El cuchillo se clavó en la madera junto a mí, hundiéndose varios centímetros. Abrí los ojos temblando.
Él me miraba.
—Ahora te tengo —dijo.
—Sí, amo.
Él se inclinó a mi lado sobre una rodilla. Vio la inscripción que llevaba en el collar y la leyó en voz alta: “Enviadme a Lady Elicia de Ar, de las Seis Torres”. Se echó a reír.
—Eres la esclava de una dama —se burló.
Luego levantó mis caderas y volvió a arrojarlas apretándolas contra los maderos. Cerré los ojos, desmayada casi ante su contacto.
Me soltó y se levantó sin dejar de mirarme.
—Te quiero, amo.
Me dio una patada con saña y yo grité.
—¡Esclava mentirosa! —exclamó.
Volvió a agacharse junto a mí y liberó el cuchillo de la madera. Sentí que me lo ponía en la garganta.
Luego volvió a arrojar el cuchillo a unos centímetros de mí. Me miró.

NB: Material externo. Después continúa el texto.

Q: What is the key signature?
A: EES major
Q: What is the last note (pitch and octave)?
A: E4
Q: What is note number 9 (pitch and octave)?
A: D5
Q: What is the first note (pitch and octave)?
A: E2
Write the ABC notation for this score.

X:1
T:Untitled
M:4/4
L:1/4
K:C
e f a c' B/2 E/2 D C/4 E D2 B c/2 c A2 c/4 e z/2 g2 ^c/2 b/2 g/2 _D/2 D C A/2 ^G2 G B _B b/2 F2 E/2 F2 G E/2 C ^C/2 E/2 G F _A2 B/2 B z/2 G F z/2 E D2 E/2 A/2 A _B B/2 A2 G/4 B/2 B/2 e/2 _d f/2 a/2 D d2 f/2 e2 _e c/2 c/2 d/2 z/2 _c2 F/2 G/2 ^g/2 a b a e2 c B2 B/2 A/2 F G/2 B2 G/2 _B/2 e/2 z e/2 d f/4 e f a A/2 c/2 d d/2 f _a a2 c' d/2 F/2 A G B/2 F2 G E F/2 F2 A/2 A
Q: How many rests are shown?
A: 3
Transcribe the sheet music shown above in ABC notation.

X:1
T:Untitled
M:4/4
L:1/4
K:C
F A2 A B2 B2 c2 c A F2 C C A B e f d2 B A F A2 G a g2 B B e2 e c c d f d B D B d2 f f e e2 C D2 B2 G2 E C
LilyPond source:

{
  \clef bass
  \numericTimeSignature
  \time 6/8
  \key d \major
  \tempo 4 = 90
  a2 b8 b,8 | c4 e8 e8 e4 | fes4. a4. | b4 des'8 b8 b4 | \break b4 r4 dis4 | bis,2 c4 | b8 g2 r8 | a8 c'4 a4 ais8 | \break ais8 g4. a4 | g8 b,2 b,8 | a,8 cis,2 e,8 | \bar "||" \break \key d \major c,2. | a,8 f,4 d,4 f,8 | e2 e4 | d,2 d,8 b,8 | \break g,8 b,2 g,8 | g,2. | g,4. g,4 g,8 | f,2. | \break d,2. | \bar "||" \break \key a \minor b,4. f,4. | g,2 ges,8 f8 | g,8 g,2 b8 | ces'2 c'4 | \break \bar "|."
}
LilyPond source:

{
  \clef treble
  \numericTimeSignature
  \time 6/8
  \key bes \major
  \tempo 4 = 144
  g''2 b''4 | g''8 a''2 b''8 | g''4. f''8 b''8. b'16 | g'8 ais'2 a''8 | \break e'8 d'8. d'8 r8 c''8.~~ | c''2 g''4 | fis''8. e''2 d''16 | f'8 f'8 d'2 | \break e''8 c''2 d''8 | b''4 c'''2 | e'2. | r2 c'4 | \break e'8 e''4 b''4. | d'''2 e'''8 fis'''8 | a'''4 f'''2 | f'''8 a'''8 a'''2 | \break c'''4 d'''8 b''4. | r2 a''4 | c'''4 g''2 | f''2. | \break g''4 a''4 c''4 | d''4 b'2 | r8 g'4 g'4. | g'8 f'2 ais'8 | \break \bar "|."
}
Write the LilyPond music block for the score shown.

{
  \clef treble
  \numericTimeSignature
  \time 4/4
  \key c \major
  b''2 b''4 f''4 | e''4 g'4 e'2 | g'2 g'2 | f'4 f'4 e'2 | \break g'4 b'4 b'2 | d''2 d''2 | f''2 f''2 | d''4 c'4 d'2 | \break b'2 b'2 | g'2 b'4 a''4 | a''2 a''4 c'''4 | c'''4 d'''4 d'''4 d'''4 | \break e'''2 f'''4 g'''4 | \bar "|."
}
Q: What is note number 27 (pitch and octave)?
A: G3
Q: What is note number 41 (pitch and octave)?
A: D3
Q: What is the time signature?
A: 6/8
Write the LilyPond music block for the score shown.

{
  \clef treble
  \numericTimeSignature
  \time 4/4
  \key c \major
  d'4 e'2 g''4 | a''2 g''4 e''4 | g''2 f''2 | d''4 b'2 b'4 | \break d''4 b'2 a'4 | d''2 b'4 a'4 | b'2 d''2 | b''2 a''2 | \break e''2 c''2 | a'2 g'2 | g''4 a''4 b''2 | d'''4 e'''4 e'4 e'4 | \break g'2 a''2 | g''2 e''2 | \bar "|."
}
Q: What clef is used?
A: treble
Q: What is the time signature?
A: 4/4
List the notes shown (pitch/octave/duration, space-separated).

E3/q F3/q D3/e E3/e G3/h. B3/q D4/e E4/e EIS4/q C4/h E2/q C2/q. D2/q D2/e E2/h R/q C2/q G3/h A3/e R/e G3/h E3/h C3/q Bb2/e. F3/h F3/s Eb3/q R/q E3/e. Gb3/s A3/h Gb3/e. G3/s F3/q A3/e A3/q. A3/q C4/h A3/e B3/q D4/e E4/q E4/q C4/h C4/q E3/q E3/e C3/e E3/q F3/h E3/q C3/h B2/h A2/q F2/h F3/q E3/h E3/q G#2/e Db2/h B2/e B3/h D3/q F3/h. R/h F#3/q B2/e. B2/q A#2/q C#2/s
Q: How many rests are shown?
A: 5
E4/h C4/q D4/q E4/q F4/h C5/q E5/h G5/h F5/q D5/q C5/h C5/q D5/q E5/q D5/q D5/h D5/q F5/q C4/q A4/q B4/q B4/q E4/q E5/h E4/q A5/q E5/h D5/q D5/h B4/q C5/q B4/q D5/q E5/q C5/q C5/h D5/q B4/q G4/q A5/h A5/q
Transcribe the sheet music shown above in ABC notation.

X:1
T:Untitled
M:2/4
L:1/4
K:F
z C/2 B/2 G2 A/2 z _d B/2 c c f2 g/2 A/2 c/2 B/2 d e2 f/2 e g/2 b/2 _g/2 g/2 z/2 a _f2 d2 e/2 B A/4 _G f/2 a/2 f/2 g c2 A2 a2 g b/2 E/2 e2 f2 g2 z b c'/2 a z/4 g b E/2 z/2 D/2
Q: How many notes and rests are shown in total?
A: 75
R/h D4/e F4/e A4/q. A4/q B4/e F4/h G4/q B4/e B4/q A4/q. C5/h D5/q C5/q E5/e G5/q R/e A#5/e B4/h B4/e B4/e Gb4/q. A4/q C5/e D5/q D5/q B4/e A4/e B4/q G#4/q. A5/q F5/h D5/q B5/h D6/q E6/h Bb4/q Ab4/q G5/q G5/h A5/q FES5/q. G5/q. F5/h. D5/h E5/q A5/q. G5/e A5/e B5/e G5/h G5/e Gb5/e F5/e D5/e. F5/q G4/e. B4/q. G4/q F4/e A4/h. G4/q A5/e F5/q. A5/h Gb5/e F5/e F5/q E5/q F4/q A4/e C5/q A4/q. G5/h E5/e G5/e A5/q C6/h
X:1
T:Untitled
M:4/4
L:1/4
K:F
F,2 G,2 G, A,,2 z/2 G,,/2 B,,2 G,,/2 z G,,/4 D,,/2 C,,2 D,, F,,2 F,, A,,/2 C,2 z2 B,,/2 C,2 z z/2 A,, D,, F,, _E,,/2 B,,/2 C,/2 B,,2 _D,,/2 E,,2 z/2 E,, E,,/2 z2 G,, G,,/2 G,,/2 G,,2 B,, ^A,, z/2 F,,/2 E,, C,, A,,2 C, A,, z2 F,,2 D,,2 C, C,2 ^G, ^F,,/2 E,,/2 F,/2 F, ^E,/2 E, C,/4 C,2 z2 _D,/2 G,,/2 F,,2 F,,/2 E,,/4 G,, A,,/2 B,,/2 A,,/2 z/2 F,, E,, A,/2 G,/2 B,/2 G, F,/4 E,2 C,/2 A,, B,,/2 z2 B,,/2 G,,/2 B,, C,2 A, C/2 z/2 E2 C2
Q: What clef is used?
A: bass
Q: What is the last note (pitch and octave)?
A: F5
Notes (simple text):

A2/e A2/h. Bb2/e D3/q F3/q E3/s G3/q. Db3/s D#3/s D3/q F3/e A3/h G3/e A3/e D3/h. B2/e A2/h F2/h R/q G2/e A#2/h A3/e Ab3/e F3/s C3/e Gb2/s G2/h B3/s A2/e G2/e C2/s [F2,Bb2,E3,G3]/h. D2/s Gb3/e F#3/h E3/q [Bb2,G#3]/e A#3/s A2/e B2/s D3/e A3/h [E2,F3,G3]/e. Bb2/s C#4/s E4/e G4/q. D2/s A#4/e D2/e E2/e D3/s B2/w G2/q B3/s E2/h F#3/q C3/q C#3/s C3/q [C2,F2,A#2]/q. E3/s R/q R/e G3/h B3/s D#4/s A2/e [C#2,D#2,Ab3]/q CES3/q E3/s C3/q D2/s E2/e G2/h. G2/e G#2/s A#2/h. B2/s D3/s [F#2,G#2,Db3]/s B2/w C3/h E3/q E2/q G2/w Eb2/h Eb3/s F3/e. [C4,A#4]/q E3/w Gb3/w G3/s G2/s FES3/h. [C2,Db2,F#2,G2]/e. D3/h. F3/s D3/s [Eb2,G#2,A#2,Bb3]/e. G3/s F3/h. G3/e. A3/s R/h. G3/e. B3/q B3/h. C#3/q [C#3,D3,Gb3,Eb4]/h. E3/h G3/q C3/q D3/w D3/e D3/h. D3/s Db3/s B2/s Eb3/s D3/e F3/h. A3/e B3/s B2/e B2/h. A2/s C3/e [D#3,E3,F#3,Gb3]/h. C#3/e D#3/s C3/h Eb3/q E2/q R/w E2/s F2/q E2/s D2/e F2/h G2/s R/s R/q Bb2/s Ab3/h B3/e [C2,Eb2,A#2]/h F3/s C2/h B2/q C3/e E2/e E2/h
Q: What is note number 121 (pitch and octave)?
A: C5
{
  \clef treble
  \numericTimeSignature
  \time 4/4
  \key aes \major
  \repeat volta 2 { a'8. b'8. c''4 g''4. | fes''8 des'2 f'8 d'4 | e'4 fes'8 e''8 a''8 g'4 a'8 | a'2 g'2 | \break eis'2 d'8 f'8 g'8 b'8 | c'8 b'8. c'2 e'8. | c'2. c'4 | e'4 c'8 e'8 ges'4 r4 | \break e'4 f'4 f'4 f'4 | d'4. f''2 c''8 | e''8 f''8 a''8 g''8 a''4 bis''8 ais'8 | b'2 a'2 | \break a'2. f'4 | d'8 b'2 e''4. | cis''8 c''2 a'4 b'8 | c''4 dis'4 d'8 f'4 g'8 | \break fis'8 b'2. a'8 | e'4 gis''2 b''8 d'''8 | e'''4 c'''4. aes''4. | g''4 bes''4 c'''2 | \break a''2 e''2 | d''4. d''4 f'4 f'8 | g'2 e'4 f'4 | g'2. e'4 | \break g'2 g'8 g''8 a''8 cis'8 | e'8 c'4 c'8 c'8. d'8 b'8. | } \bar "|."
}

—No —dijo pensativo—. El cuchillo y los tiburones son demasiado buenos para ti.
—Ten piedad de una pobre esclava —supliqué. Pero vi en sus ojos que no tendría piedad de mí.
Sentí en mi cuerpo su mano derecha.
—Te he estado siguiendo —me dijo—. Los del Chatka y Curla tuvieron la amabilidad de decirme que habías embarcado en el Joya de Jade. Capturamos una pequeña galera de remo y nos unimos a los barcos de Puerto Kar. Te busqué en medio de la batalla. No fue fácil. Hicimos hablar a los cautivos. Los sobrevivientes del Joya de Jade fueron recogidos por el Luciana de Telnus, un barco de espolón. Buscamos el barco y lo encontramos. En la lucha la galera fue destruida. Mis hombres nadaron hasta un barco de Puerto Kar. Yo proseguí la caza.
—Tu caza ha tenido éxito, amo —dije—. Me has atrapado.
—Vas a saber, zorra, que la venganza de un guerrero es terrible.
—Soy tuya, amo —dije. Le miré a través de la niebla. Sentí que la almadía se movió bajo nosotros.
Me cogió con la mano izquierda, moviéndose su mano derecha por mi cuerpo. De pronto sus dientes y sus labios se apretaron salvajes contra mi cuello por encima del collar.